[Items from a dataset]
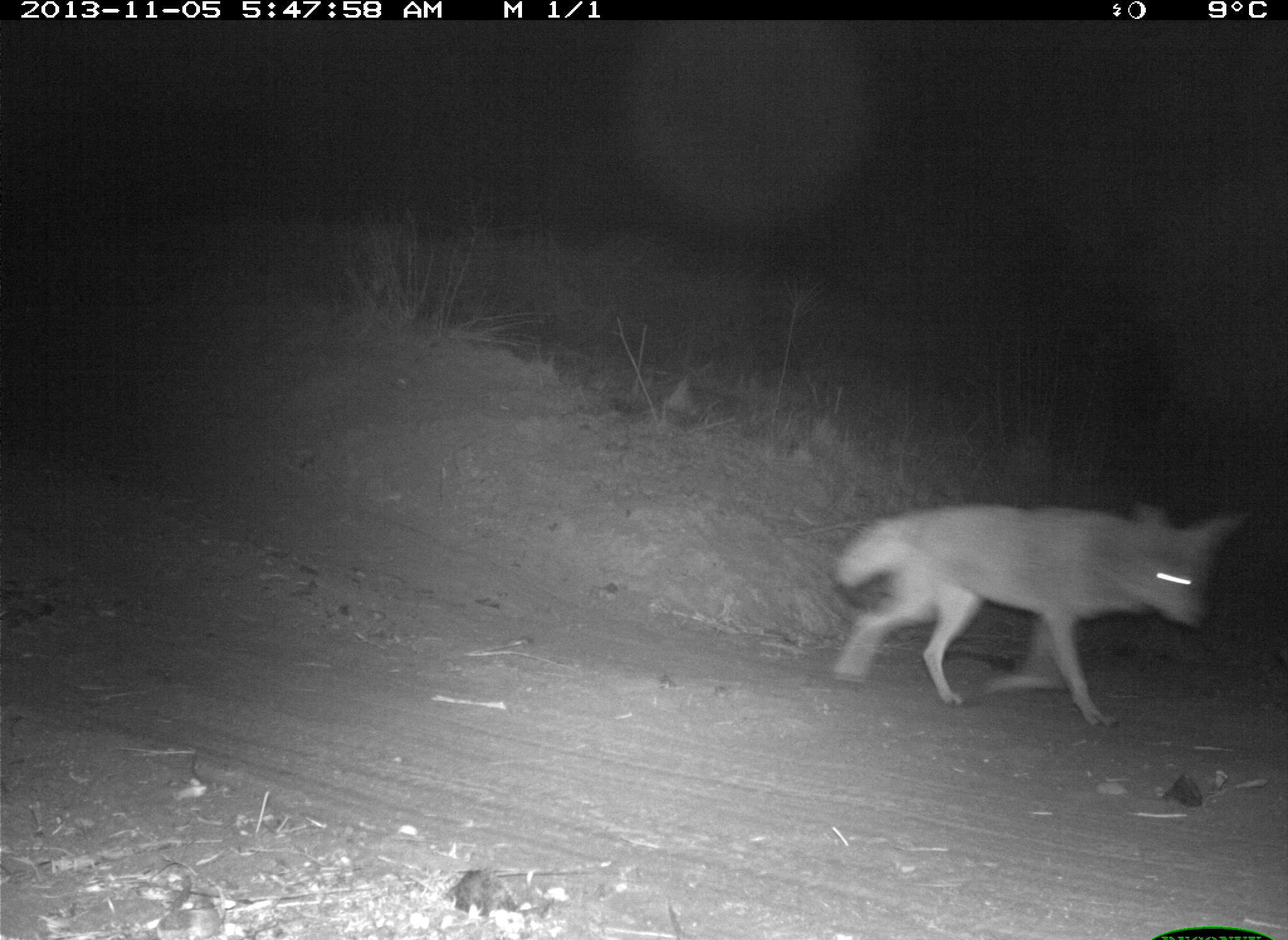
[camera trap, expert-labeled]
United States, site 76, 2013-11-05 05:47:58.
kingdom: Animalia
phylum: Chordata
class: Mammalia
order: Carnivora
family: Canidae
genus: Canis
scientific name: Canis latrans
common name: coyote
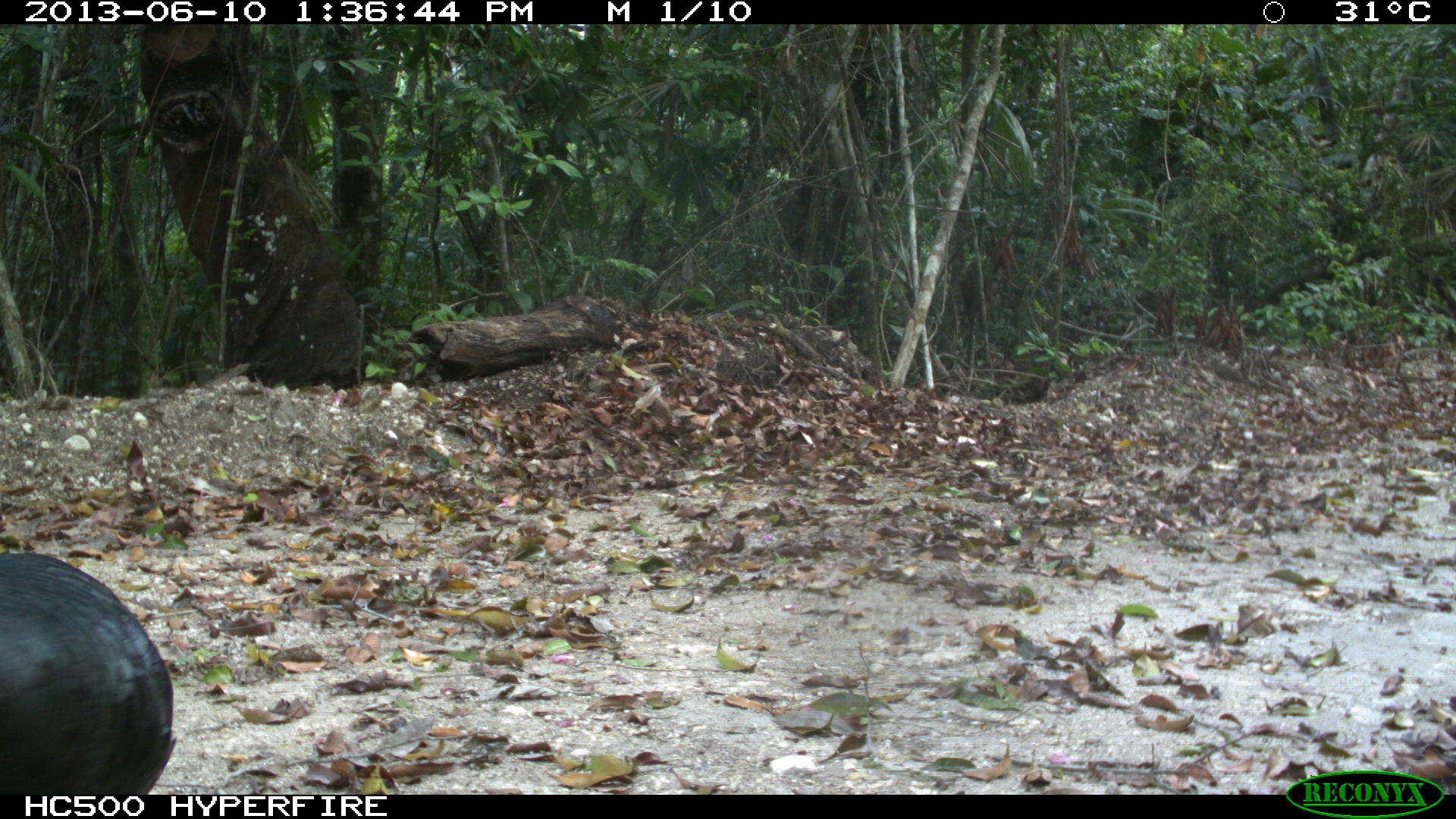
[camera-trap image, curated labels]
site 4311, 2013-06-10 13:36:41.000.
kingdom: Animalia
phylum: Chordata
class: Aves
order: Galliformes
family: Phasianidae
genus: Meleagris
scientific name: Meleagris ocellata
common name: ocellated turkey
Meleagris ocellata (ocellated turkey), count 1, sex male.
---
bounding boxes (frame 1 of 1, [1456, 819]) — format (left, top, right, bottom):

**HOW TO COMPLETE THIS TASK**:
Give the entries above again, exactly as written and free of images.

**SOLUTION FOR THIS EXERCISE**:
[camera trap, expert-labeled]
United States, site 76, 2013-11-05 05:47:58.
kingdom: Animalia
phylum: Chordata
class: Mammalia
order: Carnivora
family: Canidae
genus: Canis
scientific name: Canis latrans
common name: coyote
[camera-trap image, curated labels]
site 4311, 2013-06-10 13:36:41.000.
kingdom: Animalia
phylum: Chordata
class: Aves
order: Galliformes
family: Phasianidae
genus: Meleagris
scientific name: Meleagris ocellata
common name: ocellated turkey
Meleagris ocellata (ocellated turkey), count 1, sex male.
---
bounding boxes (frame 1 of 1, [1456, 819]) — format (left, top, right, bottom):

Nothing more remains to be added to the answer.